Debt ceiling raised but foundations crumble?
Fundie politics and bickering over principles has been a wild show. But whist the politicians have been making a performance over a trillion here or a principle there, isn't the bigger context that you guys have a massive debt and no sign of getting out of it?
Where's the [real] money going to come from?
The antics of American legislators take on a new significance when you realize how our leading creditor interprets them. As Beijing sees it, the last three months have furnished ample evidence that—regardless of what the American rating agencies may say—the United States is no longer creditworthy. Even if Congress has pulled back from the brink of outright default, many in China view the debt deal as at best a temporary fix. As the Xinhua News Agency put it, the 11th-hour deal has “failed to defuse Washington’s debt bomb for good, only delaying an immediate detonation by making the fuse an inch longer.” Meanwhile, the unspoken intention of the Federal Reserve is to debase the dollar through “quantitative easing,” which translates into Mandarin as “printing money.” (It’s no accident that one of the bestselling economics books in China is called Currency Wars.)
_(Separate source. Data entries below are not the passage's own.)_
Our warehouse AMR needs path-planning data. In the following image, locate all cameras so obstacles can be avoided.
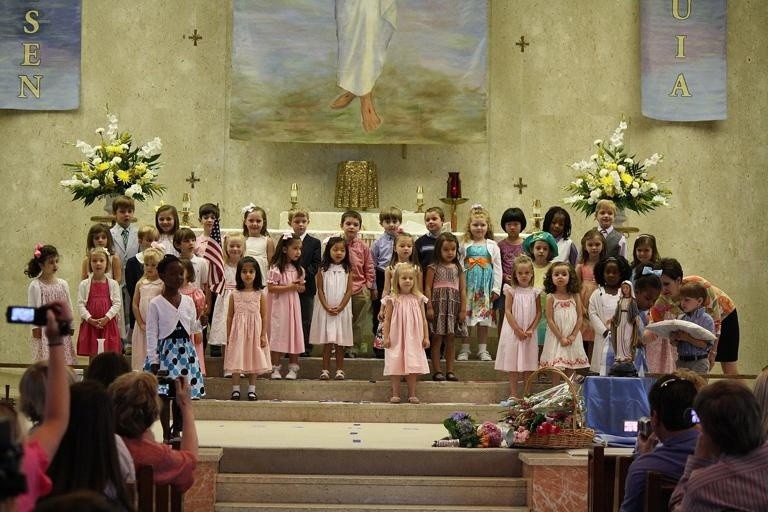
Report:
[157,370,183,398]
[683,408,700,425]
[621,416,653,436]
[6,305,47,326]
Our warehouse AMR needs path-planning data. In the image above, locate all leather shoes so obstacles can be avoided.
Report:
[446,372,457,381]
[248,392,257,400]
[231,391,240,400]
[432,372,444,380]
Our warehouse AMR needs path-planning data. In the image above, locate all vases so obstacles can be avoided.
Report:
[104,194,121,215]
[615,210,626,226]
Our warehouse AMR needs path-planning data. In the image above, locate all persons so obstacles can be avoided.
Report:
[0,300,199,512]
[177,257,206,374]
[494,254,542,405]
[619,367,767,510]
[329,3,399,128]
[266,232,305,379]
[587,255,632,376]
[223,256,272,401]
[544,262,589,387]
[77,248,122,363]
[24,245,77,365]
[610,258,739,379]
[82,198,661,361]
[309,237,353,380]
[383,262,430,403]
[424,232,466,381]
[142,254,206,442]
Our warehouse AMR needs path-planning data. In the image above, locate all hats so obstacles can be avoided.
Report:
[521,231,559,261]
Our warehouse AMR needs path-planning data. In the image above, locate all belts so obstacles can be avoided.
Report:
[680,354,709,362]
So the Chinese have skin in this game. And their U.S. exposure doesn’t stop there. In order to prevent devaluation of their dollars, they have no option but to keep buying yet more dollar-denominated securities. That strategy suits their exporters fine, since it keeps their goods competitive in the American market. But what if the effect of last week’s debt deal, which mandates deficit reduction of $2.1 trillion over the next 10 years, causes a further slowdown in U.S. growth? Not so good.
China has its own economic problems, to be sure. But they are the problems of a rising power. From Beijing’s standpoint, America’s problems are plainly those of a power in decline. We didn’t just raise a ceiling last week. In Chinese eyes, we also fell through a floor.